TEXT SHOWN ::
>>>
Lights of Liberty Philadelphia
Where are we going today?
Every children in America would have learn about the American Revolution in school - so why not visit the Lights of Liberty where you can go back in time and experience the fascinating facts for yourself!
Lights of Liberty is a 360 3D show which is found in the PECO Theater, which is located in the Historic Philadelphia Center.
It will take the whole family on a patriotic adventure which is led by the one and only Benjamin Frankling - in 3D of course! During this time, you can see the majestic bald eagle soar, or really experience the Statue of Liberty up close. You really get a chance to discovery some of the amazing stories behind some of the USA"s most beloved symbols that represent freedom.
The Lights of Liberty film is only 15 minutes long, and really gives you a treat with it's state-of-the-art technology. Did you know it's the first ambulatory light and sound show of it's kind, in the entire world!
The Historic Philadelphia Center is a great place to find all the information you might need for your historic Philadelphia experience. You're right across from Independence Hall and the Liberty Bell, so the Lights of Liberty can just be a part of your historic, fun, fascinating and educational family day out!
<<<
PROVIDED MATERIAL ::
>>>
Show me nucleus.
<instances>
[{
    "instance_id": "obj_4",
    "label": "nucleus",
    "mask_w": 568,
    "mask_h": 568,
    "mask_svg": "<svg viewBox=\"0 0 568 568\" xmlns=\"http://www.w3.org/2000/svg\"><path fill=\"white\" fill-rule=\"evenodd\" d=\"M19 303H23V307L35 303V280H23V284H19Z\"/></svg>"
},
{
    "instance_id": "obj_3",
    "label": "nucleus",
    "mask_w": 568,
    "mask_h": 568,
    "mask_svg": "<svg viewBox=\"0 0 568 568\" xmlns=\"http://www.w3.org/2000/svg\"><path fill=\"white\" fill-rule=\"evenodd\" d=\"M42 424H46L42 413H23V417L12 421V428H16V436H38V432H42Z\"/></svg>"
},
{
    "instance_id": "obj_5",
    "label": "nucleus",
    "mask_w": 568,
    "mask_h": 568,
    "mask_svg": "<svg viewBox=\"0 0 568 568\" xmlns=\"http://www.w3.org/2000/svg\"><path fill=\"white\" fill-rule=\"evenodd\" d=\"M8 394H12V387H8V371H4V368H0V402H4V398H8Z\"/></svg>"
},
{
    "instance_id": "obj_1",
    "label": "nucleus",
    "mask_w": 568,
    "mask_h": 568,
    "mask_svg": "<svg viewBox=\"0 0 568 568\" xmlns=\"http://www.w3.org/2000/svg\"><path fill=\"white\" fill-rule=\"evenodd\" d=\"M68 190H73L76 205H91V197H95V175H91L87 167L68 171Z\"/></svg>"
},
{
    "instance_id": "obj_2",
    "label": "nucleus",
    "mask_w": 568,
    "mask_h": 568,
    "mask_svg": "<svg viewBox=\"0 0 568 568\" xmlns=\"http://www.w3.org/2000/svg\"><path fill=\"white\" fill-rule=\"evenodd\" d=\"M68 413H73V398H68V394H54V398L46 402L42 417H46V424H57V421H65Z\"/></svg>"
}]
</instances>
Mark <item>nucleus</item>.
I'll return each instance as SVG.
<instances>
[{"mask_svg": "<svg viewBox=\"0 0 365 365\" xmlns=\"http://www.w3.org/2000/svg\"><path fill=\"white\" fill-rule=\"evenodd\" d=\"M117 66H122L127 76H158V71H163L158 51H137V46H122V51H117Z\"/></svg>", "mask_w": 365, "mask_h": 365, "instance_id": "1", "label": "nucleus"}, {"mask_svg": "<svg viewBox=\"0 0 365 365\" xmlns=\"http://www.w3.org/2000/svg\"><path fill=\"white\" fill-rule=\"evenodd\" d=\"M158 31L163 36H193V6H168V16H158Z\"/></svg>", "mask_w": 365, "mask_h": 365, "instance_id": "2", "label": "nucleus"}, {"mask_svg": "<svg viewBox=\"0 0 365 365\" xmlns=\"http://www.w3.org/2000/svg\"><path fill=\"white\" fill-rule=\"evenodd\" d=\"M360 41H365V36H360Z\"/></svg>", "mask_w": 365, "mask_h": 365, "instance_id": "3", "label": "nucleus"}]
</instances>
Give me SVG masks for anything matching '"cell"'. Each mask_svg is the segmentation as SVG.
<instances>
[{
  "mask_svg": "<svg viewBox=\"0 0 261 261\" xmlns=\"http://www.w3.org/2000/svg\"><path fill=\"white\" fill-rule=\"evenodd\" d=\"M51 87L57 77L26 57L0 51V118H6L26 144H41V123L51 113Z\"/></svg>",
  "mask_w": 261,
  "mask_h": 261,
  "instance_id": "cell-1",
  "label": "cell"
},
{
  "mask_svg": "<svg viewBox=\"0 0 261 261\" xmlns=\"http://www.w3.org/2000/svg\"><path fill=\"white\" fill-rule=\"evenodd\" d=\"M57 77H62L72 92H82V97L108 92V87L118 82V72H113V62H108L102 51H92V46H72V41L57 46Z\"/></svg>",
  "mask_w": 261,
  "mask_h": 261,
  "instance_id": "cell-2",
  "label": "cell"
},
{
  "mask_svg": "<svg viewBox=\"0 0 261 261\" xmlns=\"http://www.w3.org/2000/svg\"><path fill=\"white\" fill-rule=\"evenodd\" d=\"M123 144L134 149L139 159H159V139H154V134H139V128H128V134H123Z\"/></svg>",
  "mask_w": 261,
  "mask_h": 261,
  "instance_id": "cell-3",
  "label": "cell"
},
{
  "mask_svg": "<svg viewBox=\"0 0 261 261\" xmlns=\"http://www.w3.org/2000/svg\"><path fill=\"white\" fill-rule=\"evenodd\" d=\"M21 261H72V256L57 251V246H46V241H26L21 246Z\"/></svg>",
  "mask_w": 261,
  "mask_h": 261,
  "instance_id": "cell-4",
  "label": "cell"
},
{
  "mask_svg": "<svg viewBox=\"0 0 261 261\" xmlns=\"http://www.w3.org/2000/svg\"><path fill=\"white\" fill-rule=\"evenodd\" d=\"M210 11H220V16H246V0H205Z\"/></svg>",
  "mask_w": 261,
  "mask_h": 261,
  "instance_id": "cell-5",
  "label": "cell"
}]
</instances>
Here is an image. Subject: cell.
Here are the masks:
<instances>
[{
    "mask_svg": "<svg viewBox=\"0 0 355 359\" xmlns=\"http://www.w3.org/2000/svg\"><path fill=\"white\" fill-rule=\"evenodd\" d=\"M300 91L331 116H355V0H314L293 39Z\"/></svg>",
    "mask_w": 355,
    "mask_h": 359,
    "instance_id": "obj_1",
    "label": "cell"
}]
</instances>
<<<
EXERCISES TO COMPLETE ::
A – According to the text on Lights of Liberty Philadelphia, how long is the Lights of Liberty film?
B – Quote the text on Lights of Liberty Philadelphia word for word between "It will take" and "the entire world!", inclusive.
C – Continue the text about Lights of Liberty Philadelphia from where it stops.

RESULTS ::
A – 15 minutes

B –
It will take the whole family on a patriotic adventure which is led by the one and only Benjamin Frankling - in 3D of course! During this time, you can see the majestic bald eagle soar, or really experience the Statue of Liberty up close. You really get a chance to discovery some of the amazing stories behind some of the USA"s most beloved symbols that represent freedom.
The Lights of Liberty film is only 15 minutes long, and really gives you a treat with it's state-of-the-art technology. Did you know it's the first ambulatory light and sound show of it's kind, in the entire world!

C –
Say hi to Benjamin Franklin for us!
How much does it cost?
- Children$5 (Under 12)
When can we go?
Hours vary seasonally. 10am/11am open. 5pm to 10pm close
All year round
You can incorporate the Lights of Liberty into a full Historic Philadelphia package. It's the best way to learn about history! They have sample itineraries online that you could look at, and they offer great deals. .
You're in the heart of Philadelphia - get out there and enjoy something tasty before or after your experience! .
There are always plenty of healthy options - you have an entire city to choose from! .
Doing our bit
They stay true to history and want to make the experience fun for children. And it worked! Education is so important. .
Need a little extra help?
If you need wheelchair access, just give them a call to see how they can help you .
There is plenty of parking in the area, but just make sure you read the signs for street parking .
What people are saying?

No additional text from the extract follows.